[Source records]

######

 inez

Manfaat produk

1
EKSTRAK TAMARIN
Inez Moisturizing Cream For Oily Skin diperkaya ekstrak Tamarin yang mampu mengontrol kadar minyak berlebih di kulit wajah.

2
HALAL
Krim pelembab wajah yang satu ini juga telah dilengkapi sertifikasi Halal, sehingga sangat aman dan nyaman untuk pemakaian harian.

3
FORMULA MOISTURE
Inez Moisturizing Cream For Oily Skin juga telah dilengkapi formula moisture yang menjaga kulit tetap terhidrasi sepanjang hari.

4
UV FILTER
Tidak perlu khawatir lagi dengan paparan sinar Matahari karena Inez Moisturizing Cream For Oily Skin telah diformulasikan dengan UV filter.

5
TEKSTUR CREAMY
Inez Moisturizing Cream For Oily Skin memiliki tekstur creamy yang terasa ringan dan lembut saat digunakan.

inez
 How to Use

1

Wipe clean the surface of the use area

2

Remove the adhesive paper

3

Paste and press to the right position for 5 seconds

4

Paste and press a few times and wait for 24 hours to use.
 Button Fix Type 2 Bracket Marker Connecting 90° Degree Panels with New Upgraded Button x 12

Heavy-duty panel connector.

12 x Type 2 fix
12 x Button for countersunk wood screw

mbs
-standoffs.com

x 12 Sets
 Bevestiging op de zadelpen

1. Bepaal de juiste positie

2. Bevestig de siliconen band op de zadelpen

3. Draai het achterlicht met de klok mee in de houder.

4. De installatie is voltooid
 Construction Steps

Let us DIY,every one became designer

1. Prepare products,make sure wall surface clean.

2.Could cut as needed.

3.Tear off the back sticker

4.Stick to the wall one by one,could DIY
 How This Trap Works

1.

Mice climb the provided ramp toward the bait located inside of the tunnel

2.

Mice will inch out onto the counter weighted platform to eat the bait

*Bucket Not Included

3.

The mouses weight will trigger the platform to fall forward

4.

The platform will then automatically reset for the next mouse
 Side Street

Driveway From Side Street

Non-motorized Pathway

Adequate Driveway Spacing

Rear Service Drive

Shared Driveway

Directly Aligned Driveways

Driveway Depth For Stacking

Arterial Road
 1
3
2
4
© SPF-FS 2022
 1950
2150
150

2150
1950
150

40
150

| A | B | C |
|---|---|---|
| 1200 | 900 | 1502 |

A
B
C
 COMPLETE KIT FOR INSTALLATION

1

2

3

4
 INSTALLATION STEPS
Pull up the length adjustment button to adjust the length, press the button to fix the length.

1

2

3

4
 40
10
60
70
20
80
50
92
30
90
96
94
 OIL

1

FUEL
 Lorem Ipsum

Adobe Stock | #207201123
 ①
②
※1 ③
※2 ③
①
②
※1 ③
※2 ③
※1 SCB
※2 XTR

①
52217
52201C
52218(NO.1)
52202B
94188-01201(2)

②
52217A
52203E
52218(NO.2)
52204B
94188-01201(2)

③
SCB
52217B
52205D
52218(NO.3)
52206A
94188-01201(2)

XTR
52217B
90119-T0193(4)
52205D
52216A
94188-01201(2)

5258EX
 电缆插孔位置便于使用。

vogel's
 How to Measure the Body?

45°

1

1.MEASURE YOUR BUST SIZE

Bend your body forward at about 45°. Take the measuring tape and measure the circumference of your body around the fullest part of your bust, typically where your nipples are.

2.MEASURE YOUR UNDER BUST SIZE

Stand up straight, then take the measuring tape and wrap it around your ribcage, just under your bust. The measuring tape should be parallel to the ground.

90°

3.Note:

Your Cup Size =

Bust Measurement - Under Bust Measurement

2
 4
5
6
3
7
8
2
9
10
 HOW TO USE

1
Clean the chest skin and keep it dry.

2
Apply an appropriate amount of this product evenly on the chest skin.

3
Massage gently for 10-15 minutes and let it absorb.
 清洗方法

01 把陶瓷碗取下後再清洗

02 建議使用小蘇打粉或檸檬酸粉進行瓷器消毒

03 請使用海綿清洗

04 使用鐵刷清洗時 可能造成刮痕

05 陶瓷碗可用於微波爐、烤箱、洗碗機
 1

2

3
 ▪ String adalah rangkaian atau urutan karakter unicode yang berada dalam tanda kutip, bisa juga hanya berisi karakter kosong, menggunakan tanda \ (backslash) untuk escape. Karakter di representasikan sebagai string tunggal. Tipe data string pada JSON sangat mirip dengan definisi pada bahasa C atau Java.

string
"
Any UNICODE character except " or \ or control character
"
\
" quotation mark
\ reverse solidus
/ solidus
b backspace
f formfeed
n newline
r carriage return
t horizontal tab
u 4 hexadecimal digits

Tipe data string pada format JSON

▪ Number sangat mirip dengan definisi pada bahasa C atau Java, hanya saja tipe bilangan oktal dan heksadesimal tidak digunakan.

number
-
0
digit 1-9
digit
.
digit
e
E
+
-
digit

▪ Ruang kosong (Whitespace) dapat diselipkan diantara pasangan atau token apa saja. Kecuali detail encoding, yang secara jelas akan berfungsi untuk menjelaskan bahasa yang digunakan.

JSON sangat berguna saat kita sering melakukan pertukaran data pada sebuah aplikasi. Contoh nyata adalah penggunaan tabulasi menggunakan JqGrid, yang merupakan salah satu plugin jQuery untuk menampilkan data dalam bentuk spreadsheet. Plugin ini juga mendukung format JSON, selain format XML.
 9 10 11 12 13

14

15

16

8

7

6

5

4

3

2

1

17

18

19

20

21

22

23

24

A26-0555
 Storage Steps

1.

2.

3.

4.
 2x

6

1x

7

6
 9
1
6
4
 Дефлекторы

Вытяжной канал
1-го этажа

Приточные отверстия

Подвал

######

WORK ITEM | An exact copy of the lines above, from the one containing "2.MEASURE YOUR UNDER BUST SIZE" down to the one containing "bahasa yang digunakan." and including both, is the whole answer; retype it and nothing else.

FINISHED TASK |
2.MEASURE YOUR UNDER BUST SIZE

Stand up straight, then take the measuring tape and wrap it around your ribcage, just under your bust. The measuring tape should be parallel to the ground.

90°

3.Note:

Your Cup Size =

Bust Measurement - Under Bust Measurement

2
 4
5
6
3
7
8
2
9
10
 HOW TO USE

1
Clean the chest skin and keep it dry.

2
Apply an appropriate amount of this product evenly on the chest skin.

3
Massage gently for 10-15 minutes and let it absorb.
 清洗方法

01 把陶瓷碗取下後再清洗

02 建議使用小蘇打粉或檸檬酸粉進行瓷器消毒

03 請使用海綿清洗

04 使用鐵刷清洗時 可能造成刮痕

05 陶瓷碗可用於微波爐、烤箱、洗碗機
 1

2

3
 ▪ String adalah rangkaian atau urutan karakter unicode yang berada dalam tanda kutip, bisa juga hanya berisi karakter kosong, menggunakan tanda \ (backslash) untuk escape. Karakter di representasikan sebagai string tunggal. Tipe data string pada JSON sangat mirip dengan definisi pada bahasa C atau Java.

string
"
Any UNICODE character except " or \ or control character
"
\
" quotation mark
\ reverse solidus
/ solidus
b backspace
f formfeed
n newline
r carriage return
t horizontal tab
u 4 hexadecimal digits

Tipe data string pada format JSON

▪ Number sangat mirip dengan definisi pada bahasa C atau Java, hanya saja tipe bilangan oktal dan heksadesimal tidak digunakan.

number
-
0
digit 1-9
digit
.
digit
e
E
+
-
digit

▪ Ruang kosong (Whitespace) dapat diselipkan diantara pasangan atau token apa saja. Kecuali detail encoding, yang secara jelas akan berfungsi untuk menjelaskan bahasa yang digunakan.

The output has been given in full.